LAKE PLACID — State lawmakers took a few new steps in different shoes Sunday.
Some wore boots, others ice skates, but they all said they gained a fresh perspective.
At the Adirondack Winter Challenge, Gov. Andrew Cuomo spent his day snowmobiling in the Adirondack Park, while downstate members of the state Assembly and Senate got a glimpse of this region’s grandeur, both on the ice and in the mountain views.
Local leaders, too, spent hours trying new skills at Olympic sport venues in Lake Placid.
Cuomo’s snowmobile trip ventured out along trails on the Kushaqua Tract in the Town of Franklin. Department of Environmental Conservation Commissioner Joe Martens traveled with the governor, along with Hamilton County Board Chairman Bill Farber and Essex County Board Chairman Randy Douglas.
“Conditions were perfect, the snow was perfect,” Martens said of their afternoon ride.
The group of about 30 sleds traveled about 30 miles, Farber said.
The governor’s choice of winter sport had no underlying message, Farber said, given the often contentious view of motorized use inside the Blue-lined Adirondack Park borders.

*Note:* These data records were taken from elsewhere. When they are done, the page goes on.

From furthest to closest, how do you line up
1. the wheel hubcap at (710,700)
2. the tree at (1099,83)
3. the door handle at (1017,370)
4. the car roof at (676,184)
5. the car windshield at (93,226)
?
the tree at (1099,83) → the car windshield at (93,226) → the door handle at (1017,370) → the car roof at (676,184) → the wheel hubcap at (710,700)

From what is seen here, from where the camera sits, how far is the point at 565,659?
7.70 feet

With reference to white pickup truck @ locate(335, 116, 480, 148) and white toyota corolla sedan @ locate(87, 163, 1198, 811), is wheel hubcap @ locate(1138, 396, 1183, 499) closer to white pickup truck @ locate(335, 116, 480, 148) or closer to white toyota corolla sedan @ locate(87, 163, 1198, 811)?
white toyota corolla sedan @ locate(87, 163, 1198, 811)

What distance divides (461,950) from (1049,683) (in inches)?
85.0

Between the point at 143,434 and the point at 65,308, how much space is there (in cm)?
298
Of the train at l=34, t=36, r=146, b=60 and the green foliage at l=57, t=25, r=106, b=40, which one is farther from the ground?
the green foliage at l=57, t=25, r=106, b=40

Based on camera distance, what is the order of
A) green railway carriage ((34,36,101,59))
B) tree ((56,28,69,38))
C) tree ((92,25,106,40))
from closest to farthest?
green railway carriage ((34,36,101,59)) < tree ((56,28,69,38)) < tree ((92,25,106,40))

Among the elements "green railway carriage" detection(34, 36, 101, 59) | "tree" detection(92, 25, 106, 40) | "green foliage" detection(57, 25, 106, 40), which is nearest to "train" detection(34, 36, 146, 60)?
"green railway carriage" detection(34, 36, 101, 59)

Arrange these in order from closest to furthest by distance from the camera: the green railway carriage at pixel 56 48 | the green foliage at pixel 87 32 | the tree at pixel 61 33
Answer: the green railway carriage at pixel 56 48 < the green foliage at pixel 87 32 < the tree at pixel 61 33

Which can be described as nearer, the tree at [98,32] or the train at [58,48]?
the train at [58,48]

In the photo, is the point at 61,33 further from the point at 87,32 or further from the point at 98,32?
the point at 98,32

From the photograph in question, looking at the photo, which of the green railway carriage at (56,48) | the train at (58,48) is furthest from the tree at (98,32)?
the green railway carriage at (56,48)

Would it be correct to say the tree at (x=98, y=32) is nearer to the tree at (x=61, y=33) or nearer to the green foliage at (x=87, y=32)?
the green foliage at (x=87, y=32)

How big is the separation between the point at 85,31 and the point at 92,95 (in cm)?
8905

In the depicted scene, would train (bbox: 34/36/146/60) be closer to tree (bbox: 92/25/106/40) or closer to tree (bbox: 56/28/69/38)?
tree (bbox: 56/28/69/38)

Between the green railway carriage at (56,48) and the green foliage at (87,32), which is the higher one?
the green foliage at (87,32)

“We love recreation in the Adirondacks,” Farber said. “All types of recreation — and we need diverse recreation to support tourism here.”
Beyond its purpose of drawing attention to this region, the Adirondack Challenge gave some a chance to see New York’s Olympic investments first-hand. Lawmakers annually decide what to allocate to the Olympic Regional Development Authority, which maintains the Olympic Center, the Conference Center, Whiteface Mountain Ski Resort, the ski jumps and the Mount Van Hoevenberg bobsled track and cross-country ski center.
Assemblyman Keith L.T. Wright (D-Harlem) drove north with his family and tried out the bobsled run.
“It was fabulous. What’s not to like?” Wright said of his day. “It is very important that we came up here. The items we vote on can sometimes be in the abstract,” he allowed of the city’s view of distant investments in the North Country.